— BEGIN Records to process —
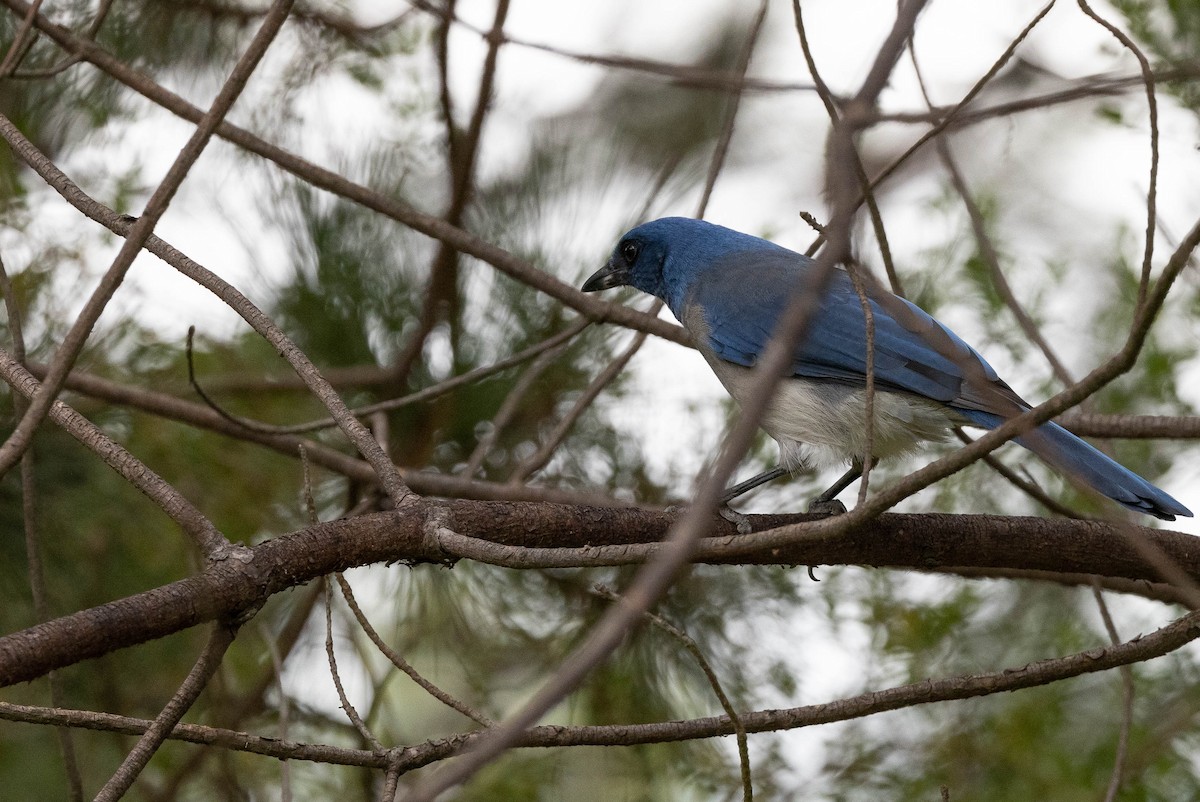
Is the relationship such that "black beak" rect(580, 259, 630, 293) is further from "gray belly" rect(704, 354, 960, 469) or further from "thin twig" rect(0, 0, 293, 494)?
"thin twig" rect(0, 0, 293, 494)

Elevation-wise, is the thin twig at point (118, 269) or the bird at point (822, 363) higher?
the bird at point (822, 363)

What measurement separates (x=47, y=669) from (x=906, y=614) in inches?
144

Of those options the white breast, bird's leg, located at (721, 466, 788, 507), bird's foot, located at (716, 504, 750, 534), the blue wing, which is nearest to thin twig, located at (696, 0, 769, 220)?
the blue wing

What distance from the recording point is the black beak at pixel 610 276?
493cm

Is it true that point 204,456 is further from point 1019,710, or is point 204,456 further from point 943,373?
point 1019,710

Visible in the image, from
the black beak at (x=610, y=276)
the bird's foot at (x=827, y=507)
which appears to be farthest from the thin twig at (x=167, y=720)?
the black beak at (x=610, y=276)

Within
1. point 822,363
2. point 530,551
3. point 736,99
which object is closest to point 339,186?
point 736,99

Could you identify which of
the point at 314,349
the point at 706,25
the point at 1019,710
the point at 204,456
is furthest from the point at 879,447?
the point at 706,25

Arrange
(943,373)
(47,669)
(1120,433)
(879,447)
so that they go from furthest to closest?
1. (879,447)
2. (943,373)
3. (1120,433)
4. (47,669)

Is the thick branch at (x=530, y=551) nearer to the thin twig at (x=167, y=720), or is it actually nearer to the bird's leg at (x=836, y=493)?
the thin twig at (x=167, y=720)

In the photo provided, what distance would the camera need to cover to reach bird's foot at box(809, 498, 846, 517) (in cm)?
405

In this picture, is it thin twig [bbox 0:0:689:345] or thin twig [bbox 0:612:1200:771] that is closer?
thin twig [bbox 0:612:1200:771]

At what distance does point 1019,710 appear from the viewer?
4.94 metres

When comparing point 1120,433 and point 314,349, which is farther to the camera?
point 314,349
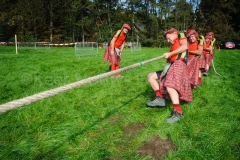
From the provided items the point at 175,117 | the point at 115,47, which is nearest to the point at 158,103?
the point at 175,117

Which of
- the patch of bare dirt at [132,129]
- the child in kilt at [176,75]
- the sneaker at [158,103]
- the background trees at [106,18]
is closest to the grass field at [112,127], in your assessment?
the patch of bare dirt at [132,129]

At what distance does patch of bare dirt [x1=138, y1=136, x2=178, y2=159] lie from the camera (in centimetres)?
249

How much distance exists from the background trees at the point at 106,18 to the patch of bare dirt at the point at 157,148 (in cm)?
3780

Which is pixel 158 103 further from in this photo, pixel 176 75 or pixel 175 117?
pixel 176 75

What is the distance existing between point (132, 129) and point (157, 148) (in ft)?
2.11

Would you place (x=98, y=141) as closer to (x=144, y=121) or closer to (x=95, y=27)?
(x=144, y=121)

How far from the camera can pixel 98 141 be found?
278 cm

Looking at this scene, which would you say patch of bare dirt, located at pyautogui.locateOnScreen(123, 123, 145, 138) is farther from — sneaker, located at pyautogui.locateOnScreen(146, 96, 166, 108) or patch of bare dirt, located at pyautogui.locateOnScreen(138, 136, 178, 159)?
sneaker, located at pyautogui.locateOnScreen(146, 96, 166, 108)

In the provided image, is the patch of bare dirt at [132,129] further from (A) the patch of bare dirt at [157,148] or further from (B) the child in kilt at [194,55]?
(B) the child in kilt at [194,55]

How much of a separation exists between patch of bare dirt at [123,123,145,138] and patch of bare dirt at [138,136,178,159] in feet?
1.08

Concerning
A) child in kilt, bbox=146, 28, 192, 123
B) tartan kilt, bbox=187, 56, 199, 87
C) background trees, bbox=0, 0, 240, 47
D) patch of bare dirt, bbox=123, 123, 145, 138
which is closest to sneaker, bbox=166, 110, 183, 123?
child in kilt, bbox=146, 28, 192, 123

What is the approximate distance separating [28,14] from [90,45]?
2857 centimetres

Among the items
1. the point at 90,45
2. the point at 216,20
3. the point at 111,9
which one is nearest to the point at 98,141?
the point at 90,45

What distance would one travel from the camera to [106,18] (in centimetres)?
4525
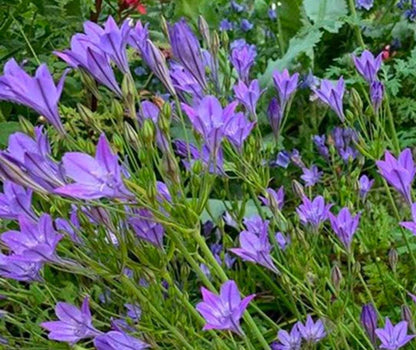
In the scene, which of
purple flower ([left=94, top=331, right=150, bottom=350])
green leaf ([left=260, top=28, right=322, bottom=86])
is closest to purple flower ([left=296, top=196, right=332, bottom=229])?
purple flower ([left=94, top=331, right=150, bottom=350])

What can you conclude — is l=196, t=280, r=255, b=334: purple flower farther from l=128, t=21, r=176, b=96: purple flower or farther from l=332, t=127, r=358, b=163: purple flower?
l=332, t=127, r=358, b=163: purple flower

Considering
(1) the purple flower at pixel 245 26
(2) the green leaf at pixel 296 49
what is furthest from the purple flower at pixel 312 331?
(1) the purple flower at pixel 245 26

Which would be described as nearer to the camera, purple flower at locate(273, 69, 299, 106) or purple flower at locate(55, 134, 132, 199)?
purple flower at locate(55, 134, 132, 199)

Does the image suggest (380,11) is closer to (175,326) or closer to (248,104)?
(248,104)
— END Records to process —
• [The task] Omit the pictures, then quote the rest of the material above exactly.

• [Response]
Is the relationship such that "black beak" rect(580, 259, 630, 293) is further from "gray belly" rect(704, 354, 960, 469) or further from "thin twig" rect(0, 0, 293, 494)?
"thin twig" rect(0, 0, 293, 494)

Elevation-wise, is the thin twig at point (118, 269) or the bird at point (822, 363) higher?
the bird at point (822, 363)

What measurement separates (x=47, y=669) from (x=906, y=614) in inches?
144

Of those options the white breast, bird's leg, located at (721, 466, 788, 507), bird's foot, located at (716, 504, 750, 534), the blue wing, which is nearest to thin twig, located at (696, 0, 769, 220)?
the blue wing

What distance from the recording point is the black beak at pixel 610 276?
493cm

Is it true that point 204,456 is further from point 1019,710, or is point 204,456 further from point 943,373?
point 1019,710

Visible in the image, from
the black beak at (x=610, y=276)
the bird's foot at (x=827, y=507)
which appears to be farthest from the thin twig at (x=167, y=720)?
the black beak at (x=610, y=276)

Within
1. point 822,363
2. point 530,551
3. point 736,99
which object is closest to point 339,186?
point 736,99

Could you identify which of
the point at 314,349
the point at 706,25
the point at 1019,710
the point at 204,456
is furthest from the point at 879,447?
the point at 706,25

Arrange
(943,373)
(47,669)
(1120,433)
(879,447)
so that they go from furthest to closest?
1. (879,447)
2. (943,373)
3. (1120,433)
4. (47,669)

Is the thick branch at (x=530, y=551) nearer to the thin twig at (x=167, y=720), or is it actually nearer to the bird's leg at (x=836, y=493)?
the thin twig at (x=167, y=720)

In the photo provided, what distance would the camera need to cover to reach bird's foot at box(809, 498, 846, 517) (in cm)?
405

In this picture, is it thin twig [bbox 0:0:689:345] or thin twig [bbox 0:612:1200:771] that is closer?
thin twig [bbox 0:612:1200:771]

At what distance does point 1019,710 appear from the viewer?
4.94 metres

When comparing point 1120,433 and point 314,349, which is farther to the camera?
point 314,349
From the provided items the point at 175,117 | the point at 115,47, which is nearest to the point at 158,103?
the point at 175,117

Which of
- the patch of bare dirt at [132,129]
- the child in kilt at [176,75]
- the sneaker at [158,103]
- the background trees at [106,18]
is closest to the grass field at [112,127], in your assessment?
the patch of bare dirt at [132,129]

At what distance does patch of bare dirt [x1=138, y1=136, x2=178, y2=159] lie from the camera (in centimetres)?
249

How much distance exists from the background trees at the point at 106,18 to the patch of bare dirt at the point at 157,148 (in cm)?
3780

Which is pixel 158 103 further from in this photo, pixel 176 75 or pixel 175 117?
pixel 176 75

What is the distance existing between point (132, 129) and point (157, 148) (in ft)?
2.11

Would you place (x=98, y=141) as closer to (x=144, y=121) or closer to (x=95, y=27)?
(x=144, y=121)

How far from the camera can pixel 98 141 be found?
278 cm

Looking at this scene, which would you say patch of bare dirt, located at pyautogui.locateOnScreen(123, 123, 145, 138) is farther from — sneaker, located at pyautogui.locateOnScreen(146, 96, 166, 108) or patch of bare dirt, located at pyautogui.locateOnScreen(138, 136, 178, 159)?
sneaker, located at pyautogui.locateOnScreen(146, 96, 166, 108)

In the provided image, is the patch of bare dirt at [132,129] further from (A) the patch of bare dirt at [157,148] or further from (B) the child in kilt at [194,55]?
(B) the child in kilt at [194,55]

How much of a separation exists between patch of bare dirt at [123,123,145,138] and patch of bare dirt at [138,136,178,159] in feet?
1.08

Concerning
A) child in kilt, bbox=146, 28, 192, 123
B) tartan kilt, bbox=187, 56, 199, 87
C) background trees, bbox=0, 0, 240, 47
D) patch of bare dirt, bbox=123, 123, 145, 138
which is closest to sneaker, bbox=166, 110, 183, 123?
child in kilt, bbox=146, 28, 192, 123

What is the approximate distance separating [28,14] from [90,45]?
2857 centimetres

Among the items
1. the point at 90,45
2. the point at 216,20
3. the point at 111,9
which one is nearest to the point at 98,141?
the point at 90,45

What distance would one travel from the camera to [106,18] (in centimetres)?
4525
In the scene, which of
purple flower ([left=94, top=331, right=150, bottom=350])
green leaf ([left=260, top=28, right=322, bottom=86])
is closest to purple flower ([left=296, top=196, right=332, bottom=229])?
purple flower ([left=94, top=331, right=150, bottom=350])

What can you conclude — is l=196, t=280, r=255, b=334: purple flower farther from l=128, t=21, r=176, b=96: purple flower or farther from l=332, t=127, r=358, b=163: purple flower?
l=332, t=127, r=358, b=163: purple flower

Considering
(1) the purple flower at pixel 245 26
(2) the green leaf at pixel 296 49
what is furthest from the purple flower at pixel 312 331?
(1) the purple flower at pixel 245 26

Which would be described as nearer to the camera, purple flower at locate(273, 69, 299, 106) or purple flower at locate(55, 134, 132, 199)?
purple flower at locate(55, 134, 132, 199)

Does the image suggest (380,11) is closer to (175,326) or closer to (248,104)?
(248,104)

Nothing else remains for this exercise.